Os robôs são alimentados por uma gosma azul fedorenta. Como crianças de verdade, eles comem, choram e vomitam. Ao contrário das crianças reais, eles coletam e transmitem dados sobre suas mães designadas de volta aos instrutores da prisão. Esses dados revelam que os beijos de Frida “não têm um núcleo ardente de amor materno”. Frida gostaria de poder dizer aos instrutores para beijar seu núcleo de fogo, mas não adianta; seria apenas mais uma pá de terra da cova que ela está cavando desafortunadamente.
Chan faz uma pergunta sombria: o que acontece com uma pessoa quando ela não tem como vencer um sistema intolerável e não tem como escapar dele? Não há vitória na reabilitação, apenas infinitas maneiras de perder. No serviço de cozinha, Frida é repreendida por cortar uvas de forma ineficiente e empunhar sua faca com um “aperto hostil”. Quando um grupo de pais abaixo do padrão é importado de uma instalação de irmãos, Frida se dá bem com um preso e leva um tapa no pulso por “linguagem corporal paqueradora”. Nas raras ocasiões em que lhe é permitido o contato com a filha, Frida deve seguir um roteiro rígido. Tudo isso é suficiente para enviar qualquer mãe para uma espiral de loucura, ou uma forma ainda mais elaborada – uma faixa de Möbius de insanidade, um octaedro de insanidade.
Enquanto isso, Harriet vive com seu pai, Gust, que abandonou Frida durante a gravidez por uma instrutora de Pilates de 28 anos, rica e independente, chamada Susanna.

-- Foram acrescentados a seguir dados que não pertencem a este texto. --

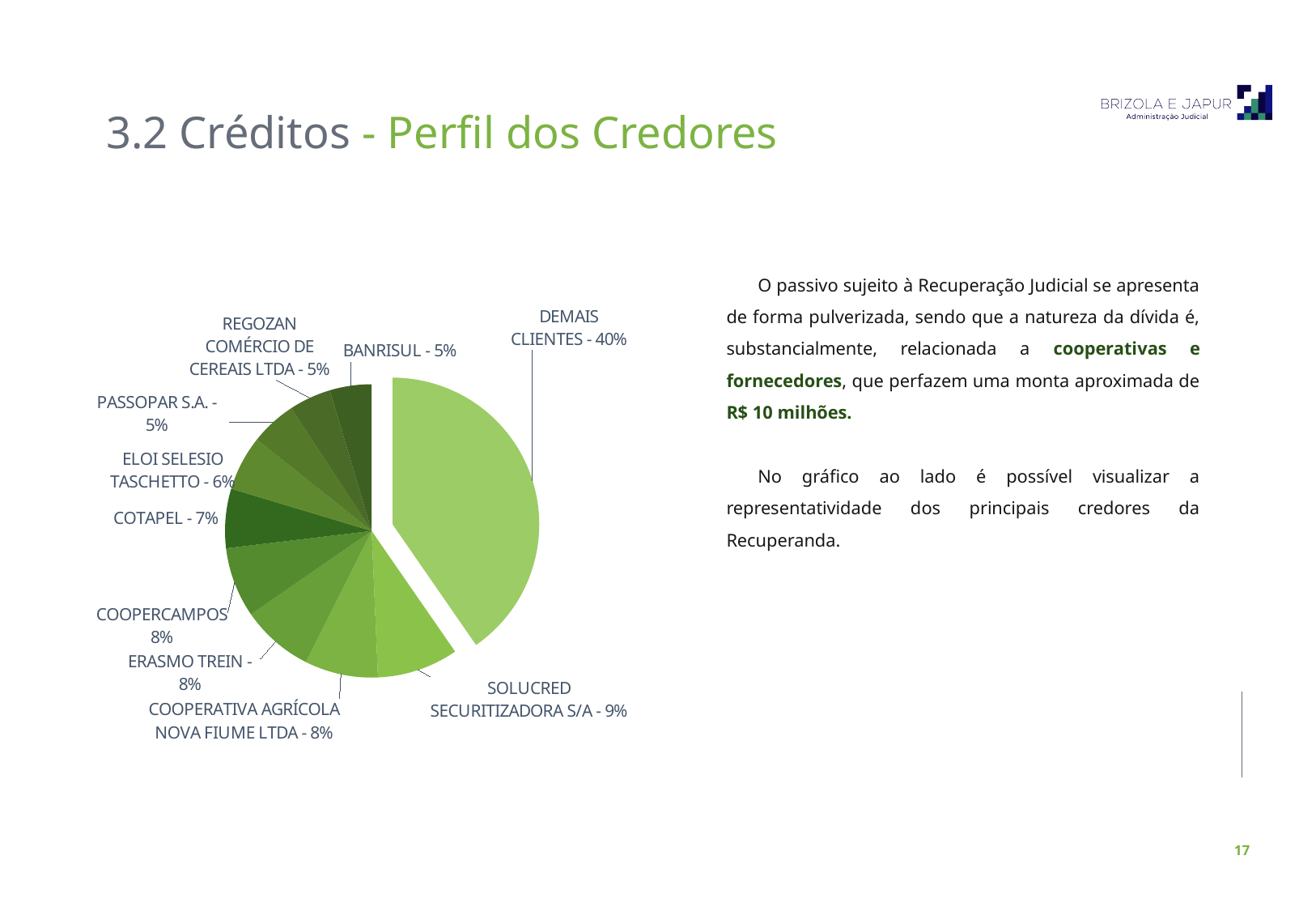
Which is larger, the share for COTAPEL or the share for PASSOPAR S.A.? COTAPEL What is the difference in percentage points between DEMAIS CLIENTES and SOLUCRED SECURITIZADORA S/A? 31 Which slice is pulled out (exploded) from the rest of the pie? DEMAIS CLIENTES What share of the pie does DEMAIS CLIENTES represent? 40% Which creditor has the largest slice of the pie? DEMAIS CLIENTES What percentage is shown for BANRISUL? 5% How many slices does the pie chart have? 10 What percentage is shown for ELOI SELESIO TASCHETTO? 6% What percentage is shown for SOLUCRED SECURITIZADORA S/A? 9% What is the difference in percentage points between COOPERCAMPOS and ELOI SELESIO TASCHETTO? 2 What percentage is shown for COTAPEL? 7% What type of chart is shown on the slide? Pie chart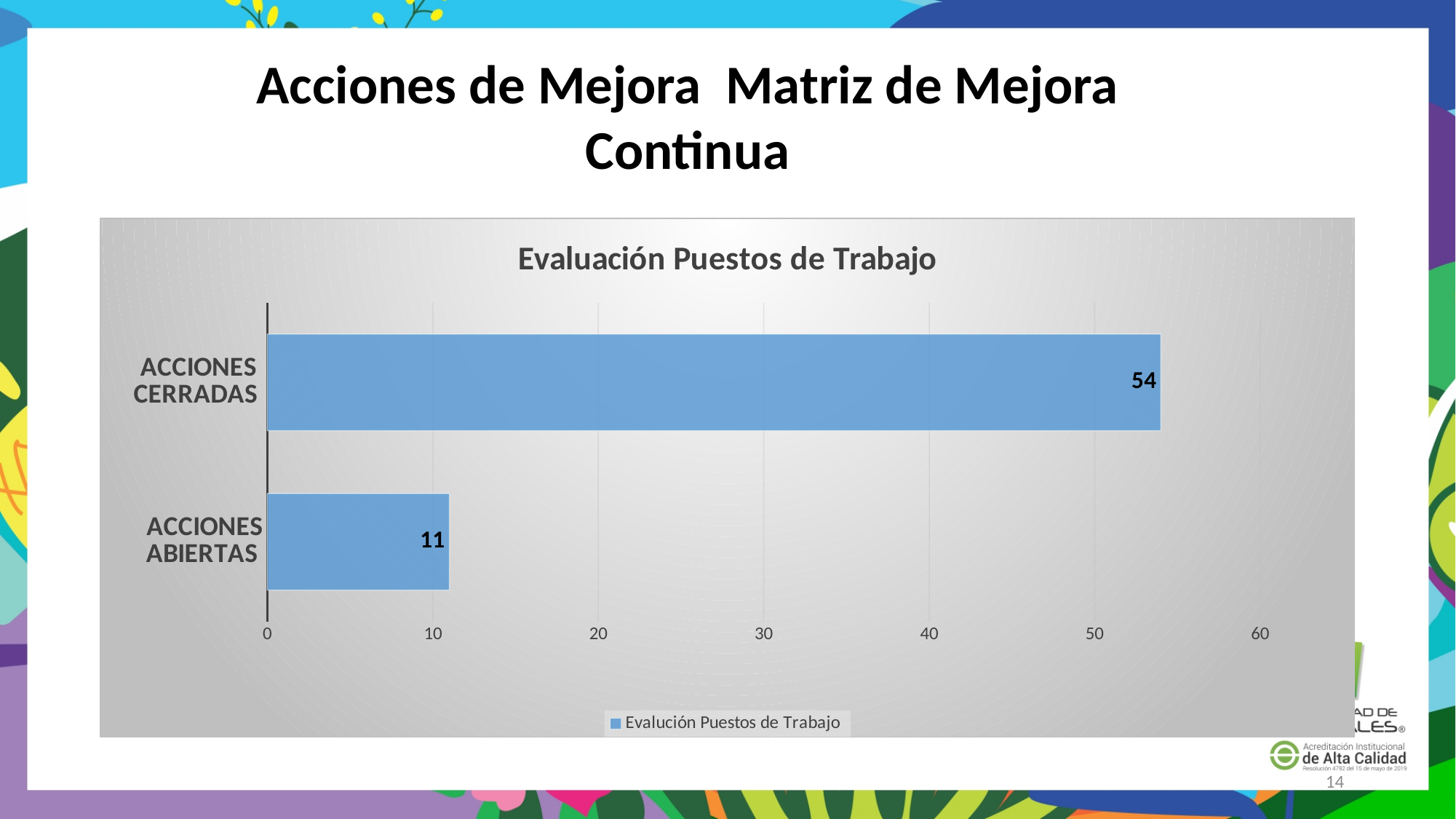
Which is larger, the value for ACCIONES ABIERTAS or the value for ACCIONES CERRADAS? ACCIONES CERRADAS How many series does the legend list? 1 Which category has the highest value? ACCIONES CERRADAS What kind of chart is shown on the slide? bar chart What is the value for ACCIONES CERRADAS? 54 What is the difference between the values for ACCIONES CERRADAS and ACCIONES ABIERTAS? 43 What is the value for ACCIONES ABIERTAS? 11 How many categories are shown in the chart? 2 Is the value for ACCIONES CERRADAS greater or less than 50? greater What is the title of the chart? Evaluación Puestos de Trabajo Is the value for ACCIONES ABIERTAS greater or less than 20? less Which category has the lowest value? ACCIONES ABIERTAS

Susanna é um demônio da domesticidade aperfeiçoada: resplandecente em vestidos de camponesa de seda, servindo crumble de maçã caseiro sem glúten, louvando o creme de fraldas à base de plantas, postando fotos de Harriet no Instagram com a legenda #felicidade. Os pais de Frida se referem a Susanna como “o ovo do mal” e “o fantasma branco”.
Os temas de repressão e tecnologia do romance lembram “Never Let Me Go” de Kazuo Ishiguro; seu senso de condenação e autonomia violada, obra de Philip K. Dick, se Dick tivesse engolido menos anfetaminas; seu ar penetrante de injustiça, Harrison Ford como Dr. Kimble em “O Fugitivo”, batendo o punho em uma mesa de sala de interrogatório enquanto um detetive com cabelo esculpido perturbadoramente diz: “Reserve-o”.

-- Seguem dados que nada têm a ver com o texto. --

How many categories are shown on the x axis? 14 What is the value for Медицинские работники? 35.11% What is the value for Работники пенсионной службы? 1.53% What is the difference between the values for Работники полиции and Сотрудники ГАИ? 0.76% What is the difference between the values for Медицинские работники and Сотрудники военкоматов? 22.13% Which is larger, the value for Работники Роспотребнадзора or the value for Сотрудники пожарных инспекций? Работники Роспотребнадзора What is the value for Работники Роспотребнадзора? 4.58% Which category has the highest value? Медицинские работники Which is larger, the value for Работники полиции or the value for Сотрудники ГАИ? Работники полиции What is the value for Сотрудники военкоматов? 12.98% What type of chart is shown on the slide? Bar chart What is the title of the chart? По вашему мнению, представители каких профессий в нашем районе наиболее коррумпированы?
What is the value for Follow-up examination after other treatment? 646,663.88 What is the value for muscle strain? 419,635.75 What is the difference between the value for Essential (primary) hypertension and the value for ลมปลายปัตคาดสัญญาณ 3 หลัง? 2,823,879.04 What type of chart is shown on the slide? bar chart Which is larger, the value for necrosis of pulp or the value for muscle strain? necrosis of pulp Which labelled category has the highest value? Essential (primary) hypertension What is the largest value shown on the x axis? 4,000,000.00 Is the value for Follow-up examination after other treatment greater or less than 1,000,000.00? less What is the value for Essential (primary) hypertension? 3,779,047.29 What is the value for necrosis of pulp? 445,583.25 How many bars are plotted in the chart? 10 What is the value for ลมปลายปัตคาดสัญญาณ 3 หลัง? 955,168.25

Mas o romance de Chan é original demais para parecer um purê de influências. Ela torna a consciência animal encurralada de Frida em uma prosa curta e trêmula tão eficaz que eu tive que pausar a cada poucas páginas para abrir os punhos. Na reabilitação, Frida aprende que cometeu um pecado não de paternidade, mas de ontologia: ao se conceber como filha, amante, funcionária e cidadã, em vez de apenas mãe, ela violou um novo código de ética materna. A ação corretiva que ela deve tomar, então, é massacrar todos os eus supérfluos.
As idéias de Chan são lívidas, mas sua prosa é fria, e o efeito é de uma droga de liberação prolongada que não atinge o pico até muito tempo depois de você ingeri-la. Um teste de ficção especulativa é se ela te dá ou não pesadelos, e quando o meu veio – eu sabia que eles iriam – foi uma semana inteira depois que eu terminei esse livro bomba-relógio. “Este é um espaço seguro, senhoras”, um captor sem rosto estava me dizendo em meu sono. Aterrador.